Required work: Every entry must be copied word for word.

Dataset extract:

┌──

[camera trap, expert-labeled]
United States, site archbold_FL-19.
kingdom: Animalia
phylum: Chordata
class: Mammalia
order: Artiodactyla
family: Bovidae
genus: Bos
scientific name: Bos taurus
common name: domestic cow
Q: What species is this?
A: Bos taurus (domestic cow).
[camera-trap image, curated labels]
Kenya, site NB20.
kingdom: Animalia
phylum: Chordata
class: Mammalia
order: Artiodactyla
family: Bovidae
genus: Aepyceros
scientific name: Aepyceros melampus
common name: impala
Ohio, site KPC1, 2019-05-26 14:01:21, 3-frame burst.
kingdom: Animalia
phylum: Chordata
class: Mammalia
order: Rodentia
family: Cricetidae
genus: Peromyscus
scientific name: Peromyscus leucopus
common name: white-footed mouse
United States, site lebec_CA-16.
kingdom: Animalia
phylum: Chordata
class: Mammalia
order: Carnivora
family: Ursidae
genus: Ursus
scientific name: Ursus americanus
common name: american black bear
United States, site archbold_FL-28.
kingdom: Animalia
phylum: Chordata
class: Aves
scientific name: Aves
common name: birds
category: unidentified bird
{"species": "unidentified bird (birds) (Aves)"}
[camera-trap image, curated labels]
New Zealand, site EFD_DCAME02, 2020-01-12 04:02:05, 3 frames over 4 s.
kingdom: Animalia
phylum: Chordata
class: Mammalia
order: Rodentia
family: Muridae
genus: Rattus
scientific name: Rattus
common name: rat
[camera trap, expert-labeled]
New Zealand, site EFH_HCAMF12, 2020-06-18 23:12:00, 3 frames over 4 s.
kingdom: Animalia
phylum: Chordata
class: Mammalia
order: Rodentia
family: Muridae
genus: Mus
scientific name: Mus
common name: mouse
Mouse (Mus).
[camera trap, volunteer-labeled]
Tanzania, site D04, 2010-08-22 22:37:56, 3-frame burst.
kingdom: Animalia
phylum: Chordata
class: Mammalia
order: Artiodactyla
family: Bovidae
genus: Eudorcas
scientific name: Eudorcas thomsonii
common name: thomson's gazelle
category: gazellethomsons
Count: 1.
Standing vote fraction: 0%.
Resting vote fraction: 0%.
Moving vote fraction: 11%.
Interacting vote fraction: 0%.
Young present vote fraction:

└──

Output of the task:
[camera trap, expert-labeled]
United States, site archbold_FL-19.
kingdom: Animalia
phylum: Chordata
class: Mammalia
order: Artiodactyla
family: Bovidae
genus: Bos
scientific name: Bos taurus
common name: domestic cow
Q: What species is this?
A: Bos taurus (domestic cow).
[camera-trap image, curated labels]
Kenya, site NB20.
kingdom: Animalia
phylum: Chordata
class: Mammalia
order: Artiodactyla
family: Bovidae
genus: Aepyceros
scientific name: Aepyceros melampus
common name: impala
Ohio, site KPC1, 2019-05-26 14:01:21, 3-frame burst.
kingdom: Animalia
phylum: Chordata
class: Mammalia
order: Rodentia
family: Cricetidae
genus: Peromyscus
scientific name: Peromyscus leucopus
common name: white-footed mouse
United States, site lebec_CA-16.
kingdom: Animalia
phylum: Chordata
class: Mammalia
order: Carnivora
family: Ursidae
genus: Ursus
scientific name: Ursus americanus
common name: american black bear
United States, site archbold_FL-28.
kingdom: Animalia
phylum: Chordata
class: Aves
scientific name: Aves
common name: birds
category: unidentified bird
{"species": "unidentified bird (birds) (Aves)"}
[camera-trap image, curated labels]
New Zealand, site EFD_DCAME02, 2020-01-12 04:02:05, 3 frames over 4 s.
kingdom: Animalia
phylum: Chordata
class: Mammalia
order: Rodentia
family: Muridae
genus: Rattus
scientific name: Rattus
common name: rat
[camera trap, expert-labeled]
New Zealand, site EFH_HCAMF12, 2020-06-18 23:12:00, 3 frames over 4 s.
kingdom: Animalia
phylum: Chordata
class: Mammalia
order: Rodentia
family: Muridae
genus: Mus
scientific name: Mus
common name: mouse
Mouse (Mus).
[camera trap, volunteer-labeled]
Tanzania, site D04, 2010-08-22 22:37:56, 3-frame burst.
kingdom: Animalia
phylum: Chordata
class: Mammalia
order: Artiodactyla
family: Bovidae
genus: Eudorcas
scientific name: Eudorcas thomsonii
common name: thomson's gazelle
category: gazellethomsons
Count: 1.
Standing vote fraction: 0%.
Resting vote fraction: 0%.
Moving vote fraction: 11%.
Interacting vote fraction: 0%.
Young present vote fraction:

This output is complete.